Fullsize sedans already have a reputation for safety, but Chevrolet is looking to raise the bar even higher with the 2014 Impala. The list starts with 10 standard airbags, and a long list of available safety features, some of them representing a first for the brand. The abundance of safety features is appropriate for the brand’s current flagship sedan (at least until the rear-drive SS hits showrooms), and will help it battle with a recently-refreshed 2013 Ford Taurus and comprehensively-updated 2013 Toyota Avalon.
As it shares a great deal of its hardware and running gear with the Cadillac XTS and Buick LaCrosse, some of the features debuting on the 2014 Impala are shared with one or both of its Epsilon II platform-mates. The specific safety features were not noted as being standard or optional, but will be available on some trim level of the 2014 Impala. In addition to the 10 airbags (a total matched only by the recently-introduced 2013 Toyota Avalon) the 2014 Impala will feature full-speed-range adaptive cruise control that can apply full acceleration to full braking to a complete stop. Collision mitigation braking alerts the driver to a potential threat, and if necessary, intervenes to apply the brakes to avoid the crash.
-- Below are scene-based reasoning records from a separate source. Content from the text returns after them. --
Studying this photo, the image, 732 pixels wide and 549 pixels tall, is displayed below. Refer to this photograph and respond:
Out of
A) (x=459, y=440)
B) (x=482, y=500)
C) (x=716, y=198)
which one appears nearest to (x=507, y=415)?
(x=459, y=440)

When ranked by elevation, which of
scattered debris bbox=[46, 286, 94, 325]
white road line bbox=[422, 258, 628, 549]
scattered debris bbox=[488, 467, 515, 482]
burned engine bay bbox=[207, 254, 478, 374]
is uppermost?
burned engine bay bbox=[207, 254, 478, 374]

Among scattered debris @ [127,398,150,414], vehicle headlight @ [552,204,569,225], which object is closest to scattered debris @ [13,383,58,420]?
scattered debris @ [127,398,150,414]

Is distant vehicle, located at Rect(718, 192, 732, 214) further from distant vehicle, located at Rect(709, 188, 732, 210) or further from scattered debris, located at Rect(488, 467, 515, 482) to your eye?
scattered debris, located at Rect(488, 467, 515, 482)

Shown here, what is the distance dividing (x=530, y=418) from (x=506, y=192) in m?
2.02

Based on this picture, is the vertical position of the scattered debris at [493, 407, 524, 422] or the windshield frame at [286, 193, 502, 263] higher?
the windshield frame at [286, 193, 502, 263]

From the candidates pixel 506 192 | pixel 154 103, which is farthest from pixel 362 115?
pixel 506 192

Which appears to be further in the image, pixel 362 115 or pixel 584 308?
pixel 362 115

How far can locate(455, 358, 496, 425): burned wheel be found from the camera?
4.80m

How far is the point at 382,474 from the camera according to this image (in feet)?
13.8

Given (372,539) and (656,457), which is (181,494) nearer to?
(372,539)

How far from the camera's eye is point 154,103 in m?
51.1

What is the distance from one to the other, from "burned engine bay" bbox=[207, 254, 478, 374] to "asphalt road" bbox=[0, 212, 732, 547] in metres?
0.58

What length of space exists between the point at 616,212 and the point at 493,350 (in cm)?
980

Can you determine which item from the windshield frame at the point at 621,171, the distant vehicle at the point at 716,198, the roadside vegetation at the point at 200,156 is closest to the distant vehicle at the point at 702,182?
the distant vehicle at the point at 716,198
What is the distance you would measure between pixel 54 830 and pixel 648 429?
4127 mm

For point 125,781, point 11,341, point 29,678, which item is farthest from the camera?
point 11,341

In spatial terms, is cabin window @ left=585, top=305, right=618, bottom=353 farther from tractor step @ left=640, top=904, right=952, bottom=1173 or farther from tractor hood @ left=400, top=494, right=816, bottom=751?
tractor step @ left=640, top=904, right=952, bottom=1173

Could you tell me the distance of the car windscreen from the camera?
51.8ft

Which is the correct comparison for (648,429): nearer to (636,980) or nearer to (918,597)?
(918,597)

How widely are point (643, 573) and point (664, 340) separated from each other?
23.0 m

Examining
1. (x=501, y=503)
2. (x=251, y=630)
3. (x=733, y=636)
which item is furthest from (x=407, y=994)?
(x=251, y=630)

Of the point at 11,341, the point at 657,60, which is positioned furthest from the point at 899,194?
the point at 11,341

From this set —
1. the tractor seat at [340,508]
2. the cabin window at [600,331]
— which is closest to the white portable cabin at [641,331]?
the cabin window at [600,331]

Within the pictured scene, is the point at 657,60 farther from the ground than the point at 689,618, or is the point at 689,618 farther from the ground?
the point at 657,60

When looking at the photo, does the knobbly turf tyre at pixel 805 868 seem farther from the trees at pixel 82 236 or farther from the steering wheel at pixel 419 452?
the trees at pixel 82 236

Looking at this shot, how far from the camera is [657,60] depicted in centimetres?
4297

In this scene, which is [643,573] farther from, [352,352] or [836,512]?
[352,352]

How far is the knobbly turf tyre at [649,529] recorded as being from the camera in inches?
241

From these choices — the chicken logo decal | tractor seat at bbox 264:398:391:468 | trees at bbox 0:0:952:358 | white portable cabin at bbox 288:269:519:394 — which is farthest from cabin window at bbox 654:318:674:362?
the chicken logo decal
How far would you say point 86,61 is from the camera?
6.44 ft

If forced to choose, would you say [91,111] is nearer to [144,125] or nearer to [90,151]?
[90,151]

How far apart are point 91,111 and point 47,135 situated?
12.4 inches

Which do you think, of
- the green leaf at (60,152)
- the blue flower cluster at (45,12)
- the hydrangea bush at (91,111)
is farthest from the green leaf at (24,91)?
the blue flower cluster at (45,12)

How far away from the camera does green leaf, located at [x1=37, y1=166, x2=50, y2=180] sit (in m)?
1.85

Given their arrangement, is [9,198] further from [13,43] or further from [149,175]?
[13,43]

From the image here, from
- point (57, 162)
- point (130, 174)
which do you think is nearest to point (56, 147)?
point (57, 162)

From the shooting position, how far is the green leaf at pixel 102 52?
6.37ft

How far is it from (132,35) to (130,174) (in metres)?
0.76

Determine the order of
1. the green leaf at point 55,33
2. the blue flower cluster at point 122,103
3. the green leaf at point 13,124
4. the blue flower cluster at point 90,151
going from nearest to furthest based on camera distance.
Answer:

This is backed up by a forward collision alert system that also gives the driver visual and audible alerts.
The 2014 Impala will also feature the increasingly-common lane departure warning, side blind-zone alert, rear cross-traffic alert and rear park assist, and a new-for-the-brand brake pre-fill feature, in which radar detection of a possible crash threat preemptively increases hydraulic pressure in the brake lines in anticipation of hard braking by the driver.
Finally, in a feature more commonly found on manual-transmission models, the 2014 Impala will feature hill hold and start assist to keep the vehicle from rolling backward on hills.
Although we’re all for safety, we have to wonder if the proliferation of all these active safety systems are actually making drivers more complacent and careless, or if the constantly-beeping electronic nannies cause drivers to mute or override these features when given the option? What’s your opinion on the latest generation of active safety features?